Maand | 2023 (2015=100) | 2022 (2015=100) |
---|---|---|
Jan | 134,3 | 114,16 |
Feb | 137,23 | 115,92 |
Mrt | 137,82 | 116,42 |
Apr | 137,58 | 118,66 |
Mei | 138,62 | 120,31 |
Jun | 138,97 | 122,83 |
Jul | 139,21 | 124,67 |
Aug | 138,57 | 126,3 |
Sep | 137,34 | 125,54 |
Okt | 137,13 | 127,07 |
Nov | 137,7 | 129,55 |
Dec | 137,69 | 132,32 |
Prijsstijging restaurants en cafés
Naast voedingsmiddelen droeg ook een bezoek aan een restaurant en café (inclusief afhaalmaaltijden) relatief veel bij aan de inflatie in 2023. Restaurants en cafés waren in 2023 gemiddeld 8,8 procent duurder dan een jaar eerder. In 2022 was de prijsstijging 7,9 procent.
Prijsdaling energie
Energie was daarentegen in 2023 gemiddeld 37,0 procent goedkoper dan in 2022. Dit komt met name door de hoge prijzen in 2022. In de loop van 2022 namen de energieprijzen in de CPI fors toe, met een piek in oktober 2022. Mede daardoor werd er in die periode een hele hoge inflatie gemeten. De prijzen van energie in de CPI waren in 2023 een stuk lager dan in 2022.

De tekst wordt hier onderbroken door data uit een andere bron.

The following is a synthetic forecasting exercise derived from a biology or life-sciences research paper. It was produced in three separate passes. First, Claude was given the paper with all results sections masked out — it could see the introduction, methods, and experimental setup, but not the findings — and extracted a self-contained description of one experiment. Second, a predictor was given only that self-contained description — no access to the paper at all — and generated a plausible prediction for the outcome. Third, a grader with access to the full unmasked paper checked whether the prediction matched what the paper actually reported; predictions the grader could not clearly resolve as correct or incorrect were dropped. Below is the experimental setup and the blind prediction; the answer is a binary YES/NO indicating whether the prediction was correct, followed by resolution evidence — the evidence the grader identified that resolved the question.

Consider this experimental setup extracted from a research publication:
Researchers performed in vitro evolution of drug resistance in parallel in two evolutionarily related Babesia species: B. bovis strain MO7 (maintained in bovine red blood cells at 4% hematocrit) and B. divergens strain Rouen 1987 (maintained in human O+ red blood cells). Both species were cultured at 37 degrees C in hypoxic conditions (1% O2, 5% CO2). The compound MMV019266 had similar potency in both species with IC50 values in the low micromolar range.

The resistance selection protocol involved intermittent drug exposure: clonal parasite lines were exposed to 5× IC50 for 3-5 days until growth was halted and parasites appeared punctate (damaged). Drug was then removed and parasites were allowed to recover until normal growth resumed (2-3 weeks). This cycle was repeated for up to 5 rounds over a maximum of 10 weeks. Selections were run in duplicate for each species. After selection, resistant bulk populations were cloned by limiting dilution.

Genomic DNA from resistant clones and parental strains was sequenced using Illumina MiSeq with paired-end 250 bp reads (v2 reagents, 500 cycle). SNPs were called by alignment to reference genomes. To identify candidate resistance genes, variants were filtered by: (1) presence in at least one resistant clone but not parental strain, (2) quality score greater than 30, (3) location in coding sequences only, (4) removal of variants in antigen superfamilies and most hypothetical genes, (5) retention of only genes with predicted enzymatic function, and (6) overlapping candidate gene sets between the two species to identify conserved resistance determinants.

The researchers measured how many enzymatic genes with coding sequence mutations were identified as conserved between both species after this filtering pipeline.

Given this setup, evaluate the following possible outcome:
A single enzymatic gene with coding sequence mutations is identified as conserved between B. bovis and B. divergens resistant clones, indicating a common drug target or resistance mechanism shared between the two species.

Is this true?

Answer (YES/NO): YES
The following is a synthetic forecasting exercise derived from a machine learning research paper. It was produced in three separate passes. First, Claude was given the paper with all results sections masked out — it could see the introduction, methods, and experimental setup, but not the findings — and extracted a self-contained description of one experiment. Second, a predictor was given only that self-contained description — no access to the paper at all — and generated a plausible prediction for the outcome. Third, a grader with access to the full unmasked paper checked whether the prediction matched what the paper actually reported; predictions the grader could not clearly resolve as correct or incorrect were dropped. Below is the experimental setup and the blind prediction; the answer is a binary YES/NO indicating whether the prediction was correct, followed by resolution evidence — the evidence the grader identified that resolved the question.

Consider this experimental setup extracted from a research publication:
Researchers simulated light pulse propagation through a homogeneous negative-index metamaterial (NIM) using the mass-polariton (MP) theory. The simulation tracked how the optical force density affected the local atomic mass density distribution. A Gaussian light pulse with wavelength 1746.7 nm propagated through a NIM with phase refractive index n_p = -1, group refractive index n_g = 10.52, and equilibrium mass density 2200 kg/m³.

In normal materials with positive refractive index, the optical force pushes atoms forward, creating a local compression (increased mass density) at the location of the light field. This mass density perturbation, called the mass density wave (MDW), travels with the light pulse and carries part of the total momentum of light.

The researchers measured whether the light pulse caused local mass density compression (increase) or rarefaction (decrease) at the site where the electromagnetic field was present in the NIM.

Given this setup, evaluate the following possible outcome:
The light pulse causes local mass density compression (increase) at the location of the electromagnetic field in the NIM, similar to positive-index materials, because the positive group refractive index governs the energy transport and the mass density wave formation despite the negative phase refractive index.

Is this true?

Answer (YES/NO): NO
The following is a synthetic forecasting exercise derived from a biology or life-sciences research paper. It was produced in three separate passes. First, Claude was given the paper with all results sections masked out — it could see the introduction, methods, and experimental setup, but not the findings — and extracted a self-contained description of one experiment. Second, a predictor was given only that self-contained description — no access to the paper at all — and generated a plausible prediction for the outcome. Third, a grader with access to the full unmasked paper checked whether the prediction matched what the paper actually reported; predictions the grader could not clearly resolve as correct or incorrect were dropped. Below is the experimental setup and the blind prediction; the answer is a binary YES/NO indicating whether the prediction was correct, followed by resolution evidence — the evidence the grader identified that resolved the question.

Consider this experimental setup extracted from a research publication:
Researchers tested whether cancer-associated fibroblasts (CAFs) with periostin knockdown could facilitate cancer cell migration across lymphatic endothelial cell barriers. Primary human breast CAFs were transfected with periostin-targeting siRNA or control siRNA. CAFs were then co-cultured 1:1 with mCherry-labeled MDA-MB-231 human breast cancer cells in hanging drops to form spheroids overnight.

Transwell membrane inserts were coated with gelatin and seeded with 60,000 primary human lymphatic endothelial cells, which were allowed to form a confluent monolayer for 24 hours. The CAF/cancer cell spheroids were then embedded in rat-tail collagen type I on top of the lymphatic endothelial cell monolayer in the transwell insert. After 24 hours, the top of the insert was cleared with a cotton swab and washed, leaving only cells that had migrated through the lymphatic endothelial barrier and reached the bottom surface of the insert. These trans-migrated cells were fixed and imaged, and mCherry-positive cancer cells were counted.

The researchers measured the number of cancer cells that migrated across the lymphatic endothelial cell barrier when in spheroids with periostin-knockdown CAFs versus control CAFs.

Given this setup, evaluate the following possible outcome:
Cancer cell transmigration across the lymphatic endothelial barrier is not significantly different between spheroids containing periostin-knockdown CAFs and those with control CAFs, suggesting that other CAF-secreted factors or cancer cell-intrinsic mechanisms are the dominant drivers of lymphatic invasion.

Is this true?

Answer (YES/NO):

Voor het meten en verwerken van de energieprijzen in de CPI gebruikt het CBS vanaf juni 2023 een nieuwe methode. Op 30 juni publiceerde het CBS een achtergrondartikel waarin het in meer detail uitlegt wat de overstap betekent voor de CPI, de inflatie en het gebruik van de CPI voor indexeringsdoeleinden.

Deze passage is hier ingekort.